What such a scenario does, is put enormous stress on the Adrenal Glands and the kidneys, whose job it is to excrete excess potassium and conserve sodium.

When any gland is over-worked, it enlarges and this (enlargement of the adrenal gland) is what has been found in cattle who have died of Grass Tetany.

The following extract is from Andre Voisin from www.soilandhealth.org
Severe hypertrophy of the adrenal glands in cows that have died of grass tetany
http://www.soilandhealth.org/01aglibrary/010106voisin/dotclear.gif
The mineral imbalance of the ration, particularly too high a potassium : sodium ratio, will be seen to lead to hypertrophy of certain layers of the adrenal cortex. This "adaptation" syndrome may be succeeded by an "exhaustion" syndrome, that is, by degeneration of the adrenal cortex’
.

Now he is talking about cattle but the symptoms we are seeing in our horses are too similar to think it could be anything different.

So how can we reduce susceptibility in our own horses?

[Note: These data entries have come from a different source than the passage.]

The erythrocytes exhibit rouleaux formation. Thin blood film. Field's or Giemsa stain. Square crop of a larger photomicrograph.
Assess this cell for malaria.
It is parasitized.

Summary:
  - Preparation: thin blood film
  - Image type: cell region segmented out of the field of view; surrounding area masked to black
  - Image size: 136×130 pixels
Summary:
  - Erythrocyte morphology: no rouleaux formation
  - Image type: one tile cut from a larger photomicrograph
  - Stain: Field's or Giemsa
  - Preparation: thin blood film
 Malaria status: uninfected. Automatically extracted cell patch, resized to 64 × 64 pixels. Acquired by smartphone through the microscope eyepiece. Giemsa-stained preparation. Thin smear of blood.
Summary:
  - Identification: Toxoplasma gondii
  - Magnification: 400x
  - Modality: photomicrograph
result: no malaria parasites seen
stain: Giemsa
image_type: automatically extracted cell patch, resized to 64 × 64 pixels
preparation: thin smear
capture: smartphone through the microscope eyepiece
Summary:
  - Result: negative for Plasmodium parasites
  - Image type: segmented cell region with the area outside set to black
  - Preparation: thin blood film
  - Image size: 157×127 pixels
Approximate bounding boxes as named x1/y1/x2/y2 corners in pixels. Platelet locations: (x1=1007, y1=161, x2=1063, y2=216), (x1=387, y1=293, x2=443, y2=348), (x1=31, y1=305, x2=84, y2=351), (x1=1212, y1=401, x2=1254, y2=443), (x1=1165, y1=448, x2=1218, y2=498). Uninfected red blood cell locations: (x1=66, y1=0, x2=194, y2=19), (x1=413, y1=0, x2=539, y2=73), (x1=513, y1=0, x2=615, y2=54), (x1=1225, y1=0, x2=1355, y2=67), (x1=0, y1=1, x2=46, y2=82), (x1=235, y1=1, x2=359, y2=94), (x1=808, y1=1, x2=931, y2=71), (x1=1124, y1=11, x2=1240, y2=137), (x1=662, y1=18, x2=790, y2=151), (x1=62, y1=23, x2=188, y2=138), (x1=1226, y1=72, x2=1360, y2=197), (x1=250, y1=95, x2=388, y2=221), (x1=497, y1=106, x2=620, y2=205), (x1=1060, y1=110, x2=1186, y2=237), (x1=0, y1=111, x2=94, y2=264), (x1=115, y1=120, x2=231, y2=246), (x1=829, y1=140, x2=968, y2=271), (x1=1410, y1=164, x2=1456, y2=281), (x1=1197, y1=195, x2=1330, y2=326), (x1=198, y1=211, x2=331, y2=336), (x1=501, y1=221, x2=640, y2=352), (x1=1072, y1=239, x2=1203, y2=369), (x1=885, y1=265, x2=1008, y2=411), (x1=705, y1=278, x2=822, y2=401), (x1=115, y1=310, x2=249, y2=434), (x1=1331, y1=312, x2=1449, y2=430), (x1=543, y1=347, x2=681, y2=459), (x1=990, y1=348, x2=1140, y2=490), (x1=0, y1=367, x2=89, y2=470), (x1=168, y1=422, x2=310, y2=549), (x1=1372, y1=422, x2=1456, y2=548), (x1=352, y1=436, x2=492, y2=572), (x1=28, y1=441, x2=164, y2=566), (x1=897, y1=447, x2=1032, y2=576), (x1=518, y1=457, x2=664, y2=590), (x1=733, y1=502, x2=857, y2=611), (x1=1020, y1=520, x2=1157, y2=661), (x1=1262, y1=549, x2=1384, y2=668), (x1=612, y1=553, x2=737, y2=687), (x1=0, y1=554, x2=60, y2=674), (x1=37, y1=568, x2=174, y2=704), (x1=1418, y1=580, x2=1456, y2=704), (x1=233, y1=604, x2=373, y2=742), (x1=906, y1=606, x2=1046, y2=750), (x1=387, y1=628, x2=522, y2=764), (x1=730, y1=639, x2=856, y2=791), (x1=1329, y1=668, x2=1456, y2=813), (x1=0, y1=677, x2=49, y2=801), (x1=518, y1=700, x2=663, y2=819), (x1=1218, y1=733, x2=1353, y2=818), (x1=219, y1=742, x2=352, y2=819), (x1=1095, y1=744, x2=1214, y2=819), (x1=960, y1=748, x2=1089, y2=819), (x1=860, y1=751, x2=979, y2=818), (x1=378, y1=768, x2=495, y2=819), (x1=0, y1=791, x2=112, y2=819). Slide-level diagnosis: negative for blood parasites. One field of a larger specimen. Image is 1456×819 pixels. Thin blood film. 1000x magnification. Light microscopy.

1. NEVER use the following fertilisers -
Potash (potassium), NPK (Nitrogen, Phosphate, Potassium), Super-phosphate, Urea (Dried Nitrogen), DAP (Nitrogen, Phosphorous, Sulphur) & most other commercial fertilisers
*All of these fertilisers are to increase YIELD but there is absolutely NO correlation between yield and biological QUALITY of the grass. In other words; what is the use of producing prolific grass that is minerally imbalanced to the point of being grossly unsuitable for keeping livestock healthy?
This is why most farmers and various people involved in the agricultural industry think we are ‘nuts’ and don’t know what we are doing. We are more interested in biological quality than yield.
2. Have as long a paddock rotation as possible in order for the grass to be as mature (high in fibre and more minerally balanced) as possible.
3. Don’t rely on salt licks or other mineral licks to supply your horse with the salt & minerals he needs.
4. Give all your horses (even the ones you are not riding) a small feed every day containing Salt and quality minerals (IE Premium/Supreme). Some will need Alleviate/AlleviateC, GrazeEzy and ToxDefy depending on the time of the year, growth stage of the grass, and how sensitive to the grass they are.